> **Task A**: In the analyzer documentation, which command-line option selects the Marketing Manager role?
> **Task B**: Using the analyzer documentation, explain why its example report rates the content's effectiveness as only moderately effective.

> **Passage provided**:
The SDK returns usedImages with metadata and OCR captions when vision is enabled.
File saving remains optional; you can omit save/output and handle content in-memory.

Role-Based Analysis

The analyzer provides specialized insights based on different professional perspectives:

Available Roles

Marketing Manager (`--role marketing`)

Generates competitive analysis reports focusing on:

Product identity assessment
Core value proposition analysis
Target audience identification
Key features evaluation
Content effectiveness assessment
Strategic competitive recommendations

Example Output:

**Analysis Report**

**1. Product Identity:** A cloud-native development platform for containerized applications.
**2. Core Value Proposition:** Simplifies Kubernetes deployment and management for development teams.
**3. Target Audience:** DevOps engineers and cloud-native developers at mid to large enterprises.
**4. Key Capabilities Mentioned:** 
   - Automated CI/CD pipelines
   - Multi-cloud deployment
   - Real-time monitoring
   - Cost optimization tools
**5. Content Effectiveness:** Moderately effective - clearly explains technical benefits but lacks compelling business ROI metrics.

> **Material**:
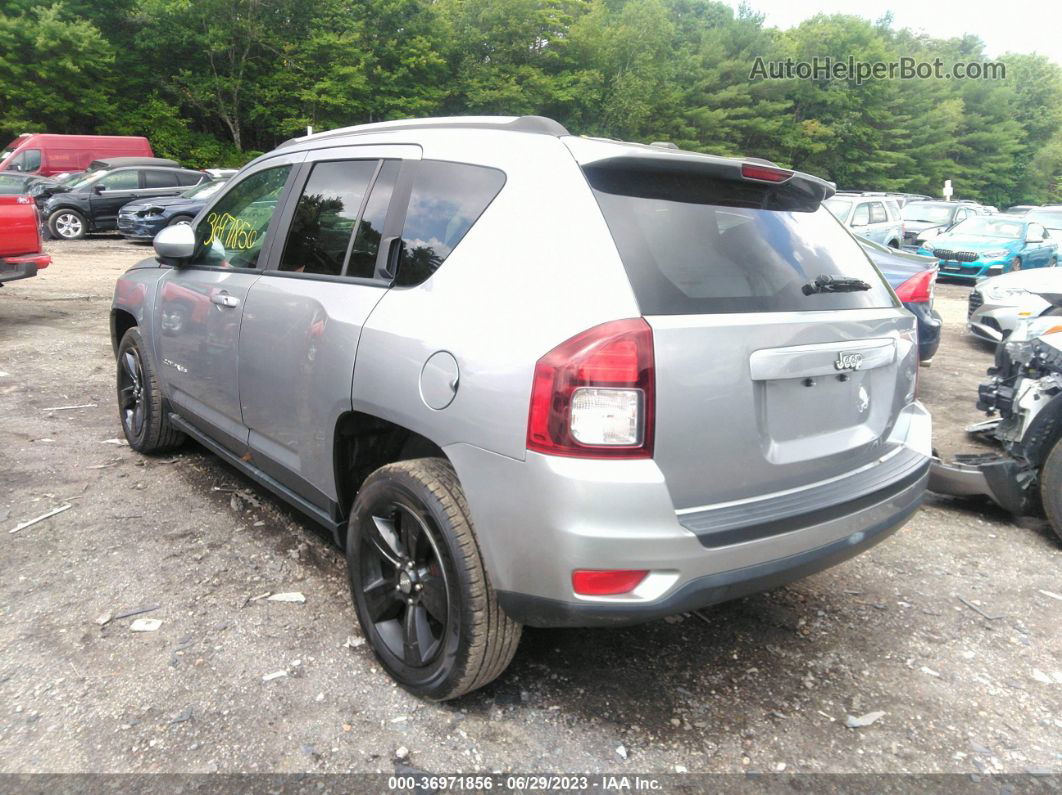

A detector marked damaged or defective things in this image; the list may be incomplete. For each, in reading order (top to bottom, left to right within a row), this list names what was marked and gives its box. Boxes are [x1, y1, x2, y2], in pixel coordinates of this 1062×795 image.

> **Exercise result A**: The option `--role marketing` selects the Marketing Manager role.

> **Exercise result B**: The example report rates the content as moderately effective because it clearly explains the technical benefits but lacks compelling business ROI metrics.